Relatives of the victims of Bloody Sunday are divided over plans for a march to commemorate the 40th anniversary of the event in Londonderry.
The majority have said they will not take part in the march planned to retrace the route of the ill-fated demonstration where British paratroopers killed 14 civil rights marchers in January 1972.
A public inquiry by Lord Saville declared all the victims to be innocent, prompting an apology from Prime Minister David Cameron in 2010.
While pressure has continued for the prosecution of the soldiers, the Saville findings led a majority of the families to call for an end to the annual commemoration march that they had held for 39 years.
Both sets of families deny a split over the issue and will attend a memorial service at a monument to the victims in Derry's Bogside prior to Sunday's march.
John Kelly, brother of Bloody Sunday victim Michael Kelly, said: "There is a difference of opinion but the vast majority of families decided last year to end the march."

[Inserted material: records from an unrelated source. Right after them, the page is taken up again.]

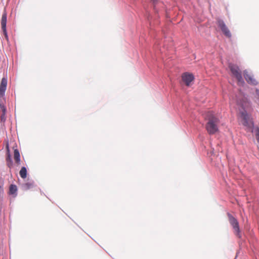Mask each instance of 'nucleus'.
Segmentation results:
<instances>
[{
	"label": "nucleus",
	"instance_id": "f257e3e1",
	"mask_svg": "<svg viewBox=\"0 0 259 259\" xmlns=\"http://www.w3.org/2000/svg\"><path fill=\"white\" fill-rule=\"evenodd\" d=\"M208 122L206 124V129L210 135L215 134L219 130L218 124L220 120L211 112H209L207 116Z\"/></svg>",
	"mask_w": 259,
	"mask_h": 259
},
{
	"label": "nucleus",
	"instance_id": "f03ea898",
	"mask_svg": "<svg viewBox=\"0 0 259 259\" xmlns=\"http://www.w3.org/2000/svg\"><path fill=\"white\" fill-rule=\"evenodd\" d=\"M229 67L233 75L237 79L238 84L243 85L244 83V81L238 66L233 64H230Z\"/></svg>",
	"mask_w": 259,
	"mask_h": 259
},
{
	"label": "nucleus",
	"instance_id": "7ed1b4c3",
	"mask_svg": "<svg viewBox=\"0 0 259 259\" xmlns=\"http://www.w3.org/2000/svg\"><path fill=\"white\" fill-rule=\"evenodd\" d=\"M240 117L243 125L245 126L248 129L250 130L251 132H252V128L254 125L253 122L245 111L240 112Z\"/></svg>",
	"mask_w": 259,
	"mask_h": 259
},
{
	"label": "nucleus",
	"instance_id": "20e7f679",
	"mask_svg": "<svg viewBox=\"0 0 259 259\" xmlns=\"http://www.w3.org/2000/svg\"><path fill=\"white\" fill-rule=\"evenodd\" d=\"M228 216L229 218V221L234 230V233L236 235L239 236L240 233V228L238 222L231 214L228 213Z\"/></svg>",
	"mask_w": 259,
	"mask_h": 259
},
{
	"label": "nucleus",
	"instance_id": "39448f33",
	"mask_svg": "<svg viewBox=\"0 0 259 259\" xmlns=\"http://www.w3.org/2000/svg\"><path fill=\"white\" fill-rule=\"evenodd\" d=\"M217 24L226 36L228 37H230L231 36V34L229 29L223 20L220 19L218 20L217 21Z\"/></svg>",
	"mask_w": 259,
	"mask_h": 259
},
{
	"label": "nucleus",
	"instance_id": "423d86ee",
	"mask_svg": "<svg viewBox=\"0 0 259 259\" xmlns=\"http://www.w3.org/2000/svg\"><path fill=\"white\" fill-rule=\"evenodd\" d=\"M7 21V13L6 12H4L2 15L1 23L2 29L4 32L5 37L7 39H8V36L7 29H6Z\"/></svg>",
	"mask_w": 259,
	"mask_h": 259
},
{
	"label": "nucleus",
	"instance_id": "0eeeda50",
	"mask_svg": "<svg viewBox=\"0 0 259 259\" xmlns=\"http://www.w3.org/2000/svg\"><path fill=\"white\" fill-rule=\"evenodd\" d=\"M243 75L245 80L249 84L252 85H256L257 84V81L256 79L254 78L253 76L247 70L244 71Z\"/></svg>",
	"mask_w": 259,
	"mask_h": 259
},
{
	"label": "nucleus",
	"instance_id": "6e6552de",
	"mask_svg": "<svg viewBox=\"0 0 259 259\" xmlns=\"http://www.w3.org/2000/svg\"><path fill=\"white\" fill-rule=\"evenodd\" d=\"M194 76L192 74L184 73L182 75V79L187 86H189L190 83L194 80Z\"/></svg>",
	"mask_w": 259,
	"mask_h": 259
},
{
	"label": "nucleus",
	"instance_id": "1a4fd4ad",
	"mask_svg": "<svg viewBox=\"0 0 259 259\" xmlns=\"http://www.w3.org/2000/svg\"><path fill=\"white\" fill-rule=\"evenodd\" d=\"M7 84V80L5 78H3L0 85V96H3L6 90Z\"/></svg>",
	"mask_w": 259,
	"mask_h": 259
},
{
	"label": "nucleus",
	"instance_id": "9d476101",
	"mask_svg": "<svg viewBox=\"0 0 259 259\" xmlns=\"http://www.w3.org/2000/svg\"><path fill=\"white\" fill-rule=\"evenodd\" d=\"M14 158L15 162L19 164L20 161V153L18 149H15L14 151Z\"/></svg>",
	"mask_w": 259,
	"mask_h": 259
},
{
	"label": "nucleus",
	"instance_id": "9b49d317",
	"mask_svg": "<svg viewBox=\"0 0 259 259\" xmlns=\"http://www.w3.org/2000/svg\"><path fill=\"white\" fill-rule=\"evenodd\" d=\"M17 191V186L15 185H11L9 188V194L14 195Z\"/></svg>",
	"mask_w": 259,
	"mask_h": 259
},
{
	"label": "nucleus",
	"instance_id": "f8f14e48",
	"mask_svg": "<svg viewBox=\"0 0 259 259\" xmlns=\"http://www.w3.org/2000/svg\"><path fill=\"white\" fill-rule=\"evenodd\" d=\"M19 174L20 177L23 178L25 179L27 177V170L26 168L25 167H22L19 172Z\"/></svg>",
	"mask_w": 259,
	"mask_h": 259
},
{
	"label": "nucleus",
	"instance_id": "ddd939ff",
	"mask_svg": "<svg viewBox=\"0 0 259 259\" xmlns=\"http://www.w3.org/2000/svg\"><path fill=\"white\" fill-rule=\"evenodd\" d=\"M255 137L258 143H259V128H256L255 130Z\"/></svg>",
	"mask_w": 259,
	"mask_h": 259
},
{
	"label": "nucleus",
	"instance_id": "4468645a",
	"mask_svg": "<svg viewBox=\"0 0 259 259\" xmlns=\"http://www.w3.org/2000/svg\"><path fill=\"white\" fill-rule=\"evenodd\" d=\"M0 111H2V113L6 112V108L4 105L0 104Z\"/></svg>",
	"mask_w": 259,
	"mask_h": 259
},
{
	"label": "nucleus",
	"instance_id": "2eb2a0df",
	"mask_svg": "<svg viewBox=\"0 0 259 259\" xmlns=\"http://www.w3.org/2000/svg\"><path fill=\"white\" fill-rule=\"evenodd\" d=\"M5 115H6V112L2 113V115L1 116L2 121H5V120H6Z\"/></svg>",
	"mask_w": 259,
	"mask_h": 259
},
{
	"label": "nucleus",
	"instance_id": "dca6fc26",
	"mask_svg": "<svg viewBox=\"0 0 259 259\" xmlns=\"http://www.w3.org/2000/svg\"><path fill=\"white\" fill-rule=\"evenodd\" d=\"M3 184L0 182V196H1V194L3 193Z\"/></svg>",
	"mask_w": 259,
	"mask_h": 259
},
{
	"label": "nucleus",
	"instance_id": "f3484780",
	"mask_svg": "<svg viewBox=\"0 0 259 259\" xmlns=\"http://www.w3.org/2000/svg\"><path fill=\"white\" fill-rule=\"evenodd\" d=\"M256 93V97L257 99H259V90H256L255 91Z\"/></svg>",
	"mask_w": 259,
	"mask_h": 259
},
{
	"label": "nucleus",
	"instance_id": "a211bd4d",
	"mask_svg": "<svg viewBox=\"0 0 259 259\" xmlns=\"http://www.w3.org/2000/svg\"><path fill=\"white\" fill-rule=\"evenodd\" d=\"M237 104H240V105H241L242 106H243V104H242L241 102H238V101H237Z\"/></svg>",
	"mask_w": 259,
	"mask_h": 259
}]
</instances>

The prominent campaigner said a small number had decided to stage a march. "That's entirely up to them," he said, though he added there would be no repeat of the image of earlier years when large numbers of relatives walked at the head of the event.
Kate Nash, whose teenage brother William died on Bloody Sunday and who backs this year's march, said she was pleased with aspects of the Saville report but believed it should have gone further, especially in regards to the role of military leaders.
She added: "David Cameron's apology, I was so excited about that. I thought there would be prosecutions, but nothing really happened."
Ms Nash said the march would help press for prosecutions but she added that the annual event had also taken on significance for other victims of the Troubles and had become an international beacon for those seeking justice. "It is unique," she said. "And it belongs to the people of Derry."